Фигура, тщательно оберегаемая от лишних килограммов, поплыла в разные стороны – пока еще не сильно, но так тяжело было удержаться в более-менее приличных рамках. Вроде и ела по чуть-чуть, всю жизнь зверея от голода на бесконечных диетах, да и сидячий образ жизни Галина Евгеньевна никогда не вела: или ходячий – профессиональные издержки, или же лежачий – сугубо от личных пристрастий. Но, опять же, одна лежала редко. Стало быть, не належивала бока, а только расходовала калории. Однако в бедрах и на талии почему-то без конца что-то откладывалось. Что опять же не улучшало настроения.
Требовало капитальных вложений и лицо. Как ни ухаживала за ним Галина Евгеньевна смолоду, как ни старалась, какими кремами и масками не баловала кожу, а возраст опять же давал о себе знать. Появилась легкая одутловатость, отечность под глазами. Строго контролировала употребление жидкости, особенно старалась не пить воды на ночь, а утром все равно неизменно обнаруживала отечность под глазами и набрякшие веки. Несмотря на это, кожу прорезали заметные невооруженным глазом морщинки.

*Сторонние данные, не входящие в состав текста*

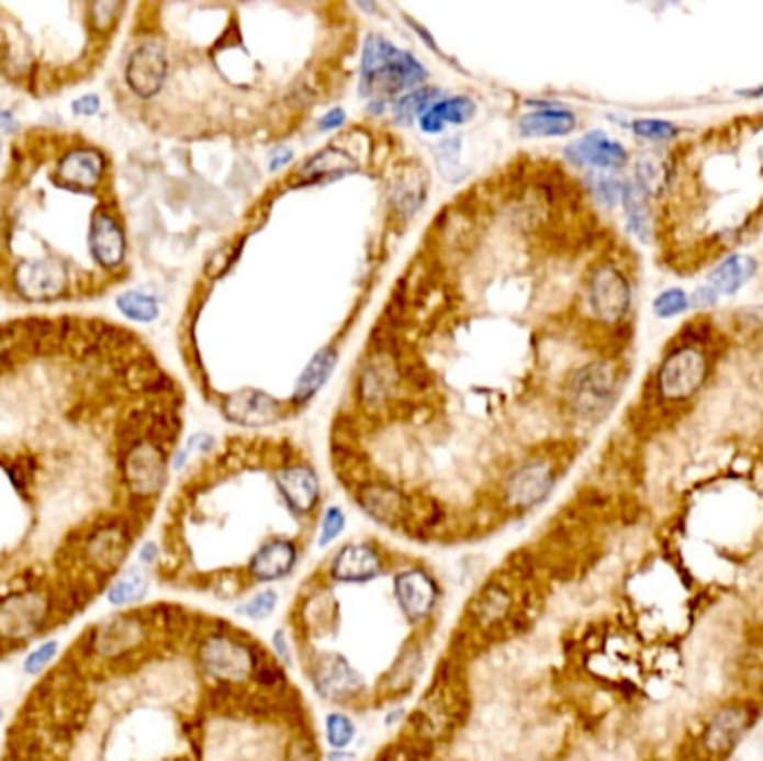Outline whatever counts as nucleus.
<instances>
[{"mask_svg": "<svg viewBox=\"0 0 763 761\" xmlns=\"http://www.w3.org/2000/svg\"><path fill=\"white\" fill-rule=\"evenodd\" d=\"M360 90L371 101L386 103V99L404 97L406 90L423 86L427 81L425 65L408 52L397 49L382 36H369L362 49Z\"/></svg>", "mask_w": 763, "mask_h": 761, "instance_id": "f257e3e1", "label": "nucleus"}, {"mask_svg": "<svg viewBox=\"0 0 763 761\" xmlns=\"http://www.w3.org/2000/svg\"><path fill=\"white\" fill-rule=\"evenodd\" d=\"M277 598L280 596H277L274 590H259L257 594H253L250 598L239 603L235 607V612L246 616V618H255V620L259 618L261 620V618H268L272 614V609L277 607Z\"/></svg>", "mask_w": 763, "mask_h": 761, "instance_id": "ea45409f", "label": "nucleus"}, {"mask_svg": "<svg viewBox=\"0 0 763 761\" xmlns=\"http://www.w3.org/2000/svg\"><path fill=\"white\" fill-rule=\"evenodd\" d=\"M328 574L337 583H369L384 574V559L371 542H351L335 553Z\"/></svg>", "mask_w": 763, "mask_h": 761, "instance_id": "dca6fc26", "label": "nucleus"}, {"mask_svg": "<svg viewBox=\"0 0 763 761\" xmlns=\"http://www.w3.org/2000/svg\"><path fill=\"white\" fill-rule=\"evenodd\" d=\"M759 719L754 704H726L719 706L704 726L702 750L712 761L728 759L750 735Z\"/></svg>", "mask_w": 763, "mask_h": 761, "instance_id": "20e7f679", "label": "nucleus"}, {"mask_svg": "<svg viewBox=\"0 0 763 761\" xmlns=\"http://www.w3.org/2000/svg\"><path fill=\"white\" fill-rule=\"evenodd\" d=\"M436 101H440V90H431V88L411 90L393 103V116L395 121L408 125L415 119H420Z\"/></svg>", "mask_w": 763, "mask_h": 761, "instance_id": "2f4dec72", "label": "nucleus"}, {"mask_svg": "<svg viewBox=\"0 0 763 761\" xmlns=\"http://www.w3.org/2000/svg\"><path fill=\"white\" fill-rule=\"evenodd\" d=\"M553 484H557V473H553V467L549 462H527L507 478L505 501L512 510H534L547 501Z\"/></svg>", "mask_w": 763, "mask_h": 761, "instance_id": "9b49d317", "label": "nucleus"}, {"mask_svg": "<svg viewBox=\"0 0 763 761\" xmlns=\"http://www.w3.org/2000/svg\"><path fill=\"white\" fill-rule=\"evenodd\" d=\"M123 475L134 496L150 499L159 494L168 478V467L161 447L153 440H144L130 447L123 460Z\"/></svg>", "mask_w": 763, "mask_h": 761, "instance_id": "1a4fd4ad", "label": "nucleus"}, {"mask_svg": "<svg viewBox=\"0 0 763 761\" xmlns=\"http://www.w3.org/2000/svg\"><path fill=\"white\" fill-rule=\"evenodd\" d=\"M587 298L594 317L603 324H618L620 320H626L632 306L628 277L611 264H603L592 270Z\"/></svg>", "mask_w": 763, "mask_h": 761, "instance_id": "423d86ee", "label": "nucleus"}, {"mask_svg": "<svg viewBox=\"0 0 763 761\" xmlns=\"http://www.w3.org/2000/svg\"><path fill=\"white\" fill-rule=\"evenodd\" d=\"M632 130L641 138H648V142H657V144L674 142V138L678 136V127L665 119H639L632 123Z\"/></svg>", "mask_w": 763, "mask_h": 761, "instance_id": "4c0bfd02", "label": "nucleus"}, {"mask_svg": "<svg viewBox=\"0 0 763 761\" xmlns=\"http://www.w3.org/2000/svg\"><path fill=\"white\" fill-rule=\"evenodd\" d=\"M667 181V168L657 157H641L637 161V186L650 197L657 194Z\"/></svg>", "mask_w": 763, "mask_h": 761, "instance_id": "c9c22d12", "label": "nucleus"}, {"mask_svg": "<svg viewBox=\"0 0 763 761\" xmlns=\"http://www.w3.org/2000/svg\"><path fill=\"white\" fill-rule=\"evenodd\" d=\"M346 123V112L341 108H333L330 112H326L319 121H317V130L319 132H333L337 127H341Z\"/></svg>", "mask_w": 763, "mask_h": 761, "instance_id": "49530a36", "label": "nucleus"}, {"mask_svg": "<svg viewBox=\"0 0 763 761\" xmlns=\"http://www.w3.org/2000/svg\"><path fill=\"white\" fill-rule=\"evenodd\" d=\"M358 166L356 161L337 150V148H326L322 153H317L313 159H308V164H304L302 168V177H341L346 172H354Z\"/></svg>", "mask_w": 763, "mask_h": 761, "instance_id": "7c9ffc66", "label": "nucleus"}, {"mask_svg": "<svg viewBox=\"0 0 763 761\" xmlns=\"http://www.w3.org/2000/svg\"><path fill=\"white\" fill-rule=\"evenodd\" d=\"M125 79L136 97L150 99L159 94L168 79V56L164 45L155 41L138 45L127 60Z\"/></svg>", "mask_w": 763, "mask_h": 761, "instance_id": "ddd939ff", "label": "nucleus"}, {"mask_svg": "<svg viewBox=\"0 0 763 761\" xmlns=\"http://www.w3.org/2000/svg\"><path fill=\"white\" fill-rule=\"evenodd\" d=\"M514 609H516V603H514V594L509 585L494 579L484 585L475 594V598L469 603V620L482 633H487V637L496 633L505 635L503 628L509 620V616L514 614Z\"/></svg>", "mask_w": 763, "mask_h": 761, "instance_id": "4468645a", "label": "nucleus"}, {"mask_svg": "<svg viewBox=\"0 0 763 761\" xmlns=\"http://www.w3.org/2000/svg\"><path fill=\"white\" fill-rule=\"evenodd\" d=\"M224 411L237 425L261 427L277 418L280 404H277V400L263 391H237L226 398Z\"/></svg>", "mask_w": 763, "mask_h": 761, "instance_id": "4be33fe9", "label": "nucleus"}, {"mask_svg": "<svg viewBox=\"0 0 763 761\" xmlns=\"http://www.w3.org/2000/svg\"><path fill=\"white\" fill-rule=\"evenodd\" d=\"M650 197L632 181L626 183V192H622V208H626V222L628 231L639 237L641 242H650L652 237V208Z\"/></svg>", "mask_w": 763, "mask_h": 761, "instance_id": "c85d7f7f", "label": "nucleus"}, {"mask_svg": "<svg viewBox=\"0 0 763 761\" xmlns=\"http://www.w3.org/2000/svg\"><path fill=\"white\" fill-rule=\"evenodd\" d=\"M103 168H105V161H103L101 153H97L92 148H79L75 153H69L58 164L56 177L69 188L92 190L94 186H99V181L103 177Z\"/></svg>", "mask_w": 763, "mask_h": 761, "instance_id": "b1692460", "label": "nucleus"}, {"mask_svg": "<svg viewBox=\"0 0 763 761\" xmlns=\"http://www.w3.org/2000/svg\"><path fill=\"white\" fill-rule=\"evenodd\" d=\"M90 250L103 268H119L125 257V235L108 213H97L90 222Z\"/></svg>", "mask_w": 763, "mask_h": 761, "instance_id": "5701e85b", "label": "nucleus"}, {"mask_svg": "<svg viewBox=\"0 0 763 761\" xmlns=\"http://www.w3.org/2000/svg\"><path fill=\"white\" fill-rule=\"evenodd\" d=\"M692 306L687 293L683 289H670L663 291L654 302H652V311L657 317L661 320H670V317H678L683 315L687 309Z\"/></svg>", "mask_w": 763, "mask_h": 761, "instance_id": "58836bf2", "label": "nucleus"}, {"mask_svg": "<svg viewBox=\"0 0 763 761\" xmlns=\"http://www.w3.org/2000/svg\"><path fill=\"white\" fill-rule=\"evenodd\" d=\"M335 365H337V351L333 349V346H324L322 351H317L311 358V362L306 365V369L298 378L295 391H293V400L298 404L311 400L324 387V382L330 378Z\"/></svg>", "mask_w": 763, "mask_h": 761, "instance_id": "cd10ccee", "label": "nucleus"}, {"mask_svg": "<svg viewBox=\"0 0 763 761\" xmlns=\"http://www.w3.org/2000/svg\"><path fill=\"white\" fill-rule=\"evenodd\" d=\"M14 282L19 293L27 300H52L63 293L67 275L58 264L49 259H34L23 261L16 268Z\"/></svg>", "mask_w": 763, "mask_h": 761, "instance_id": "412c9836", "label": "nucleus"}, {"mask_svg": "<svg viewBox=\"0 0 763 761\" xmlns=\"http://www.w3.org/2000/svg\"><path fill=\"white\" fill-rule=\"evenodd\" d=\"M150 592V577L138 570V568H130L125 572H121L105 590V598L110 605L114 607H127L132 603L144 601Z\"/></svg>", "mask_w": 763, "mask_h": 761, "instance_id": "c756f323", "label": "nucleus"}, {"mask_svg": "<svg viewBox=\"0 0 763 761\" xmlns=\"http://www.w3.org/2000/svg\"><path fill=\"white\" fill-rule=\"evenodd\" d=\"M132 545V531L121 521H112L94 527L86 538V557L90 566L110 574L127 559Z\"/></svg>", "mask_w": 763, "mask_h": 761, "instance_id": "f3484780", "label": "nucleus"}, {"mask_svg": "<svg viewBox=\"0 0 763 761\" xmlns=\"http://www.w3.org/2000/svg\"><path fill=\"white\" fill-rule=\"evenodd\" d=\"M576 127V114L570 110H538L518 121L520 136H568Z\"/></svg>", "mask_w": 763, "mask_h": 761, "instance_id": "a878e982", "label": "nucleus"}, {"mask_svg": "<svg viewBox=\"0 0 763 761\" xmlns=\"http://www.w3.org/2000/svg\"><path fill=\"white\" fill-rule=\"evenodd\" d=\"M745 97H763V86L761 88H754L750 92H745Z\"/></svg>", "mask_w": 763, "mask_h": 761, "instance_id": "5fc2aeb1", "label": "nucleus"}, {"mask_svg": "<svg viewBox=\"0 0 763 761\" xmlns=\"http://www.w3.org/2000/svg\"><path fill=\"white\" fill-rule=\"evenodd\" d=\"M358 503L362 512H367L378 525H384L389 529L406 527L413 516L411 501L386 482L362 484Z\"/></svg>", "mask_w": 763, "mask_h": 761, "instance_id": "2eb2a0df", "label": "nucleus"}, {"mask_svg": "<svg viewBox=\"0 0 763 761\" xmlns=\"http://www.w3.org/2000/svg\"><path fill=\"white\" fill-rule=\"evenodd\" d=\"M616 391V373L605 362H592L583 367L570 387V398L574 409L585 415V418H596L605 413L614 400Z\"/></svg>", "mask_w": 763, "mask_h": 761, "instance_id": "9d476101", "label": "nucleus"}, {"mask_svg": "<svg viewBox=\"0 0 763 761\" xmlns=\"http://www.w3.org/2000/svg\"><path fill=\"white\" fill-rule=\"evenodd\" d=\"M293 161V150L291 148H277L274 153H272V157H270V170L272 172H277V170H282V168H287L289 164Z\"/></svg>", "mask_w": 763, "mask_h": 761, "instance_id": "8fccbe9b", "label": "nucleus"}, {"mask_svg": "<svg viewBox=\"0 0 763 761\" xmlns=\"http://www.w3.org/2000/svg\"><path fill=\"white\" fill-rule=\"evenodd\" d=\"M393 592L402 614L411 623L427 620L434 614L440 596L436 579L423 568H408L400 572L393 581Z\"/></svg>", "mask_w": 763, "mask_h": 761, "instance_id": "f8f14e48", "label": "nucleus"}, {"mask_svg": "<svg viewBox=\"0 0 763 761\" xmlns=\"http://www.w3.org/2000/svg\"><path fill=\"white\" fill-rule=\"evenodd\" d=\"M473 114H475V103L469 97L440 99L420 116V127L427 134H438L447 125L467 123Z\"/></svg>", "mask_w": 763, "mask_h": 761, "instance_id": "bb28decb", "label": "nucleus"}, {"mask_svg": "<svg viewBox=\"0 0 763 761\" xmlns=\"http://www.w3.org/2000/svg\"><path fill=\"white\" fill-rule=\"evenodd\" d=\"M0 127L5 132H14V119L10 112H0Z\"/></svg>", "mask_w": 763, "mask_h": 761, "instance_id": "864d4df0", "label": "nucleus"}, {"mask_svg": "<svg viewBox=\"0 0 763 761\" xmlns=\"http://www.w3.org/2000/svg\"><path fill=\"white\" fill-rule=\"evenodd\" d=\"M0 719H3V710H0Z\"/></svg>", "mask_w": 763, "mask_h": 761, "instance_id": "6e6d98bb", "label": "nucleus"}, {"mask_svg": "<svg viewBox=\"0 0 763 761\" xmlns=\"http://www.w3.org/2000/svg\"><path fill=\"white\" fill-rule=\"evenodd\" d=\"M253 681L257 685H261L263 690H280L287 687V674L284 668L280 663L270 661L263 650L259 648L257 652V661H255V670H253Z\"/></svg>", "mask_w": 763, "mask_h": 761, "instance_id": "e433bc0d", "label": "nucleus"}, {"mask_svg": "<svg viewBox=\"0 0 763 761\" xmlns=\"http://www.w3.org/2000/svg\"><path fill=\"white\" fill-rule=\"evenodd\" d=\"M568 161L576 166H590L598 170H616L626 166L628 150L622 148L614 138H609L601 130H592L585 136H581L576 144L565 148Z\"/></svg>", "mask_w": 763, "mask_h": 761, "instance_id": "6ab92c4d", "label": "nucleus"}, {"mask_svg": "<svg viewBox=\"0 0 763 761\" xmlns=\"http://www.w3.org/2000/svg\"><path fill=\"white\" fill-rule=\"evenodd\" d=\"M99 108H101V101L97 94H86L72 103V110L79 116H94L99 112Z\"/></svg>", "mask_w": 763, "mask_h": 761, "instance_id": "de8ad7c7", "label": "nucleus"}, {"mask_svg": "<svg viewBox=\"0 0 763 761\" xmlns=\"http://www.w3.org/2000/svg\"><path fill=\"white\" fill-rule=\"evenodd\" d=\"M626 183H628V181H620V179H616V177L596 175V177H592V192H594V197H596L603 205L611 208V205H616V203L622 201V192H626Z\"/></svg>", "mask_w": 763, "mask_h": 761, "instance_id": "79ce46f5", "label": "nucleus"}, {"mask_svg": "<svg viewBox=\"0 0 763 761\" xmlns=\"http://www.w3.org/2000/svg\"><path fill=\"white\" fill-rule=\"evenodd\" d=\"M259 646L226 633H211L199 646L201 668L222 683L235 685L253 679Z\"/></svg>", "mask_w": 763, "mask_h": 761, "instance_id": "7ed1b4c3", "label": "nucleus"}, {"mask_svg": "<svg viewBox=\"0 0 763 761\" xmlns=\"http://www.w3.org/2000/svg\"><path fill=\"white\" fill-rule=\"evenodd\" d=\"M710 376V360L699 344H681L663 360L657 389L667 402H683L697 395Z\"/></svg>", "mask_w": 763, "mask_h": 761, "instance_id": "f03ea898", "label": "nucleus"}, {"mask_svg": "<svg viewBox=\"0 0 763 761\" xmlns=\"http://www.w3.org/2000/svg\"><path fill=\"white\" fill-rule=\"evenodd\" d=\"M146 637L148 626L142 614H119L101 620L90 637H86V644L94 657L112 661L142 648Z\"/></svg>", "mask_w": 763, "mask_h": 761, "instance_id": "6e6552de", "label": "nucleus"}, {"mask_svg": "<svg viewBox=\"0 0 763 761\" xmlns=\"http://www.w3.org/2000/svg\"><path fill=\"white\" fill-rule=\"evenodd\" d=\"M308 676L313 681L317 695L335 704H346V702L358 700L367 687L364 676L351 665V661L335 652L319 654L311 663Z\"/></svg>", "mask_w": 763, "mask_h": 761, "instance_id": "0eeeda50", "label": "nucleus"}, {"mask_svg": "<svg viewBox=\"0 0 763 761\" xmlns=\"http://www.w3.org/2000/svg\"><path fill=\"white\" fill-rule=\"evenodd\" d=\"M756 272V259L750 255L734 253L726 257L710 275L708 282L719 295H734L739 293Z\"/></svg>", "mask_w": 763, "mask_h": 761, "instance_id": "393cba45", "label": "nucleus"}, {"mask_svg": "<svg viewBox=\"0 0 763 761\" xmlns=\"http://www.w3.org/2000/svg\"><path fill=\"white\" fill-rule=\"evenodd\" d=\"M138 561H142L144 566H155L159 561V547L157 542H146L142 545V549H138Z\"/></svg>", "mask_w": 763, "mask_h": 761, "instance_id": "3c124183", "label": "nucleus"}, {"mask_svg": "<svg viewBox=\"0 0 763 761\" xmlns=\"http://www.w3.org/2000/svg\"><path fill=\"white\" fill-rule=\"evenodd\" d=\"M274 484L280 490V496L289 505V510L298 516L311 514L322 496L319 478L315 469L306 465H293L284 467L274 473Z\"/></svg>", "mask_w": 763, "mask_h": 761, "instance_id": "a211bd4d", "label": "nucleus"}, {"mask_svg": "<svg viewBox=\"0 0 763 761\" xmlns=\"http://www.w3.org/2000/svg\"><path fill=\"white\" fill-rule=\"evenodd\" d=\"M356 757L351 752H346V750H333L328 754V761H354Z\"/></svg>", "mask_w": 763, "mask_h": 761, "instance_id": "603ef678", "label": "nucleus"}, {"mask_svg": "<svg viewBox=\"0 0 763 761\" xmlns=\"http://www.w3.org/2000/svg\"><path fill=\"white\" fill-rule=\"evenodd\" d=\"M344 527H346V516H344L341 507H337V505L326 507V512L322 514V521H319L317 547H328L333 540H337L341 536Z\"/></svg>", "mask_w": 763, "mask_h": 761, "instance_id": "a19ab883", "label": "nucleus"}, {"mask_svg": "<svg viewBox=\"0 0 763 761\" xmlns=\"http://www.w3.org/2000/svg\"><path fill=\"white\" fill-rule=\"evenodd\" d=\"M717 300H719V293L710 284L708 287H699L695 291V295L689 298V302L697 304V306H712Z\"/></svg>", "mask_w": 763, "mask_h": 761, "instance_id": "09e8293b", "label": "nucleus"}, {"mask_svg": "<svg viewBox=\"0 0 763 761\" xmlns=\"http://www.w3.org/2000/svg\"><path fill=\"white\" fill-rule=\"evenodd\" d=\"M358 735L354 719L344 713L326 715V741L333 750H346Z\"/></svg>", "mask_w": 763, "mask_h": 761, "instance_id": "f704fd0d", "label": "nucleus"}, {"mask_svg": "<svg viewBox=\"0 0 763 761\" xmlns=\"http://www.w3.org/2000/svg\"><path fill=\"white\" fill-rule=\"evenodd\" d=\"M420 665H423L420 648H404L402 654L397 657L395 665L386 674L389 687H393L395 692L397 690H408L411 683L415 681V676L420 674Z\"/></svg>", "mask_w": 763, "mask_h": 761, "instance_id": "72a5a7b5", "label": "nucleus"}, {"mask_svg": "<svg viewBox=\"0 0 763 761\" xmlns=\"http://www.w3.org/2000/svg\"><path fill=\"white\" fill-rule=\"evenodd\" d=\"M58 654V641L56 639H49V641H43L41 646H36L23 661V670L25 674L34 676V674H41Z\"/></svg>", "mask_w": 763, "mask_h": 761, "instance_id": "37998d69", "label": "nucleus"}, {"mask_svg": "<svg viewBox=\"0 0 763 761\" xmlns=\"http://www.w3.org/2000/svg\"><path fill=\"white\" fill-rule=\"evenodd\" d=\"M213 445H215L213 436H207V434H197V436H192V438L188 440L186 449H181V451L177 454V458H175L172 467H175V469H181V467L188 462V458H190L194 451H211V447H213Z\"/></svg>", "mask_w": 763, "mask_h": 761, "instance_id": "c03bdc74", "label": "nucleus"}, {"mask_svg": "<svg viewBox=\"0 0 763 761\" xmlns=\"http://www.w3.org/2000/svg\"><path fill=\"white\" fill-rule=\"evenodd\" d=\"M298 566V547L293 540L274 538L263 542L248 561V574L257 583H274L287 579Z\"/></svg>", "mask_w": 763, "mask_h": 761, "instance_id": "aec40b11", "label": "nucleus"}, {"mask_svg": "<svg viewBox=\"0 0 763 761\" xmlns=\"http://www.w3.org/2000/svg\"><path fill=\"white\" fill-rule=\"evenodd\" d=\"M52 601L38 590H23L0 598V639L25 644L49 623Z\"/></svg>", "mask_w": 763, "mask_h": 761, "instance_id": "39448f33", "label": "nucleus"}, {"mask_svg": "<svg viewBox=\"0 0 763 761\" xmlns=\"http://www.w3.org/2000/svg\"><path fill=\"white\" fill-rule=\"evenodd\" d=\"M272 650H274V659H280L284 665H291V663H293L289 635H287L284 630H277V633L272 635Z\"/></svg>", "mask_w": 763, "mask_h": 761, "instance_id": "a18cd8bd", "label": "nucleus"}, {"mask_svg": "<svg viewBox=\"0 0 763 761\" xmlns=\"http://www.w3.org/2000/svg\"><path fill=\"white\" fill-rule=\"evenodd\" d=\"M119 311L134 322L150 324L159 317V302L144 291H125L116 298Z\"/></svg>", "mask_w": 763, "mask_h": 761, "instance_id": "473e14b6", "label": "nucleus"}]
</instances>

Нужно было и одеваться поэффектнее. Кто посмотрит на женщину «слегка за сорок», если у нее не идеальная фигура, несвежее лицо, и одета она в китайскую трикотажную кофточку? Никто. Следовательно, лежать ей придется одной, повода для расхода калорий больше не будет, и от этого они начнут откладываться не только на бедрах и талии, но и на животе, под мышками, на ляжках, во втором подбородке. Станут склеиваться друг с дружкой, и – о ужас! – уже совсем скоро превратятся в страшный, неизлечимый целлюлит.
Чтобы этого не произошло, Галине Евгеньевне нужны были деньги. Зарабатывала она… ах, да какой там заработок?! Слезы одни. Алименты от Конакова давно перестали поступать – Ольге-то, дуре здоровой, без малого двадцать три. А вместо того чтобы помогать матери, только тянет на себя весьма скромный семейный бюджет, дрянь!
Раньше было намного проще. Во-первых, Конаков, как порядочный отец, до дочкиного совершеннолетия регулярно подкидывал деньжат. Немного, правда, зато сам, без всяких судебных принуждений. И даже чуточку больше, чем полагалось по исполнительному листу. Во-вторых, Галина Евгеньевна всегда была эффектной женщиной, стало быть, недостатка в поклонниках не испытывала. А поклонники с пустыми руками в гости не ходят. Кто деликатесы несет, кто подарки в виде откровенного бельишка, а кто и совсем уж прагматично: деньгами за любовь платит. Ой, нет, «платит» – это уж как-то совсем грубо. Скажем, по-дружески помогает любимой женщине. И пусть деньгами получалось не особенно романтично, и уж тем более некрасиво, зато всем удобно: и кавалеру не надо голову ерундой забивать, рыская по магазинам в поисках подарков, а для Галины это самый рациональный вариант. Она сама знает, на что тратить деньги.
С возрастом привычный расклад стал меняться. Пропадали старые любовники, новых же почти не прибавлялось. Да и те, кого невероятными ухищрениями удавалось заманить, застав дома Ольгу, тут же переключали внимание на нее. Галина Евгеньевна злилась про себя, продолжая мило улыбаться гостям. Зато после ухода очередного любовника давала выход эмоциям, и уж тогда на дочь обрушивался целый водопад обвинений. В выражениях мать не стеснялась. Впрочем, она ничего не стеснялась даже тогда, когда Ольга еще пешком на горшке сидела.